The equation of the locus of points on the plane OXY equidistant from points A (5; 4) and B (7; -2) has the form

We need to draw up an equation of the locus of points on the plane ОXY equidistant from points with coordinates A (5; 4) and B (7; – 2).

We will solve the problem as follows:

recall the formula for finding the distance between points on a plane;
denote the points equidistant from A and B by coordinates (x; y);
write down the distance between point A and (x; y);
write down the distance between points B and (x; y);
let’s equate the distances and express one variable in terms of another.
Recall the formula for finding the distance on the plane
The formula for finding the distance between points on a plane looks like this:

AB = √ (xb – xa) ^ 2 + (yb – ya) ^ 2, where points A and B are given by coordinates A (xa, ya) and B (xb, yb).

We remembered the formula, now we can write down the distance between points A with coordinates (5; 4) and (x; y) and points B with coordinates (7; – 2) and (x; y).

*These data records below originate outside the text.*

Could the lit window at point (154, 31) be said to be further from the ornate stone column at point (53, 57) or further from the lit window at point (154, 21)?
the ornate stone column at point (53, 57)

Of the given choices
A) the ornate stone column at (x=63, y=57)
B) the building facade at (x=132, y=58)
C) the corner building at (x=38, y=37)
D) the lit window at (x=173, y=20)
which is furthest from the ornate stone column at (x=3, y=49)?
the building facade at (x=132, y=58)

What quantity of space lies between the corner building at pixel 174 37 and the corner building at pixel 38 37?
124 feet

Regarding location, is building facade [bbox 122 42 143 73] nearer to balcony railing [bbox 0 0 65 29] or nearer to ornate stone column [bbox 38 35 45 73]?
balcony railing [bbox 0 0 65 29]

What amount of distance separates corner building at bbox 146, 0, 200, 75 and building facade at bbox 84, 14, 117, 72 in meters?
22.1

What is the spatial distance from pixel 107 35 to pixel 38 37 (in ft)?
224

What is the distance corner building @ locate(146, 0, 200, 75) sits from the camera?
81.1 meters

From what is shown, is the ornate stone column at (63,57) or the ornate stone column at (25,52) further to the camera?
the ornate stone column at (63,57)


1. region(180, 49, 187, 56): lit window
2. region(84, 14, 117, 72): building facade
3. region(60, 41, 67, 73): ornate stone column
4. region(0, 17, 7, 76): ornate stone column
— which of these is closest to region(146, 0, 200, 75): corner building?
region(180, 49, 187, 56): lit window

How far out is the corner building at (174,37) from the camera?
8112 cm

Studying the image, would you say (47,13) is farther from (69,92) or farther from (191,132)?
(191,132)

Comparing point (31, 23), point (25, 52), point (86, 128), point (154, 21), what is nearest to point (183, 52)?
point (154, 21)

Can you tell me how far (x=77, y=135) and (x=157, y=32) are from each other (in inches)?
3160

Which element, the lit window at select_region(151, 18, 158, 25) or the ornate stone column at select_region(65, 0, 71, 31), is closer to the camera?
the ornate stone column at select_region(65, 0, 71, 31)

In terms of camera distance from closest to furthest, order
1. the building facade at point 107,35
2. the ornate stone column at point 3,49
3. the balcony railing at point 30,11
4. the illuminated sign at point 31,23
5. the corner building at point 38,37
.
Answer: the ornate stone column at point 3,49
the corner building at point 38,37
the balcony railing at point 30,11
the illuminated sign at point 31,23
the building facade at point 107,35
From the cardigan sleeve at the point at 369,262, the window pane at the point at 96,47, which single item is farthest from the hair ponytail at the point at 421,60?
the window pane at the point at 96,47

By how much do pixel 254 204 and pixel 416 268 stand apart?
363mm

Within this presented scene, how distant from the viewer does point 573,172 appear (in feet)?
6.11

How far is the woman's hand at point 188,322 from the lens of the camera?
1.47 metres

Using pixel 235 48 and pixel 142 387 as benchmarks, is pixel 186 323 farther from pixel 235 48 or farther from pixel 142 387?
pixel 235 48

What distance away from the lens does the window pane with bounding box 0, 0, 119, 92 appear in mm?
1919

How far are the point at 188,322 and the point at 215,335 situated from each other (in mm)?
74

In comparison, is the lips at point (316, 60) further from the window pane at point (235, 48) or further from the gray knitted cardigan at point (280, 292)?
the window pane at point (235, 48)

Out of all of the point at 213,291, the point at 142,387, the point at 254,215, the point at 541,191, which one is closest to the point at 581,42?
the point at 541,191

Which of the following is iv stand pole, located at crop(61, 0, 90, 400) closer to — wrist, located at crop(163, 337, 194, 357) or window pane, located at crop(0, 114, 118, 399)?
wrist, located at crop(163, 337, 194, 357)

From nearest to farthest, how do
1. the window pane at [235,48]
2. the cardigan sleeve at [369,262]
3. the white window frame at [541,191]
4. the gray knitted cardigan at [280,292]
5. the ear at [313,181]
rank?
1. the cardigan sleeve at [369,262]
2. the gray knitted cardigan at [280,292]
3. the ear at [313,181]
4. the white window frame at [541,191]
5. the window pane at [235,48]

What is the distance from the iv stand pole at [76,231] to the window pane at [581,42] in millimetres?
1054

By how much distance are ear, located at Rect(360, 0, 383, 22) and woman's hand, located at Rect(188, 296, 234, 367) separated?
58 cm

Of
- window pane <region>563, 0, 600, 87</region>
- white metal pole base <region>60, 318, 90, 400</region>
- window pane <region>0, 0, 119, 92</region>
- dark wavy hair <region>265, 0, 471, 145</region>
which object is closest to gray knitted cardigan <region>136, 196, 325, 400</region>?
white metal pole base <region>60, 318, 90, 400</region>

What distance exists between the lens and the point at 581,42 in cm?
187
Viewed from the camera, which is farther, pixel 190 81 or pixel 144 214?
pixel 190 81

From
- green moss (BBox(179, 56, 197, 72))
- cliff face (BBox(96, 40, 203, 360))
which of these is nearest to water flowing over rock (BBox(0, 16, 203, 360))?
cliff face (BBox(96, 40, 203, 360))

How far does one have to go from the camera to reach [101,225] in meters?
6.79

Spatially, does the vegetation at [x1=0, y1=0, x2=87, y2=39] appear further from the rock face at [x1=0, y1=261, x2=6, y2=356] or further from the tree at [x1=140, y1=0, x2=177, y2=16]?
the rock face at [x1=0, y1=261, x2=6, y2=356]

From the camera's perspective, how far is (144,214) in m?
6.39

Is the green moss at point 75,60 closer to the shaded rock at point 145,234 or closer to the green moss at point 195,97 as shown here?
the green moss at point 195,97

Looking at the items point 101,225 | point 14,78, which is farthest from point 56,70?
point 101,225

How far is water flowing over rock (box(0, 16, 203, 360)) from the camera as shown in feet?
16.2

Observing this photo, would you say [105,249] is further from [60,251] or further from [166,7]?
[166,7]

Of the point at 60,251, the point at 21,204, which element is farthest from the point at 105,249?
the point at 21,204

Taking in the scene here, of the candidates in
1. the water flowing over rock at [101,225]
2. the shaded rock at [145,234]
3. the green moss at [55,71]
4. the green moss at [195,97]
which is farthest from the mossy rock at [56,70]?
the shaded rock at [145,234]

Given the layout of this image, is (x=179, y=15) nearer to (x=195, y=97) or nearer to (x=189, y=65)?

Let’s compose the equation of the locus of points
We write down the distance between point A (5; 4) and (x; y):

√ ((x – 5) ^ 2 + (y – 4) ^ 2);

We write down the distance between points B (7; – 2) and (x; y):

√ ((x – 7) ^ 2 + (y + 2) ^ 2;

Since the locus of points on the plane ОXY equidistant from points A and B, we equate the obtained expressions:

√ ((x – 5) ^ 2 + (y – 4) ^ 2) = √ ((x – 7) ^ 2 + (y + 2) ^ 2;

(x – 5) ^ 2 + (y – 4) ^ 2 = (x – 7) ^ 2 + (y + 2) ^ 2;

We open the brackets, transfer all the terms to the right and give similar ones.

x ^ 2 – 10x + 25 + y ^ 2 – 8y + 16 = x ^ 2 – 14x + 49 + y ^ 2 + 4y + 4;

x ^ 2 – x ^ 2 – 10x + 14x + y ^ 2 – y ^ 2 – 8y – 4y + 25 + 16 – 49 – 4 = 0;

4x – 12y – 12 = 0;

x – 3y – 3 = 0;

x = 3y + 3;

or

y = (x – 3) / 3 = x / 3 – 1.

Answer: y = x / 3 – 1 and x = 3y + 3.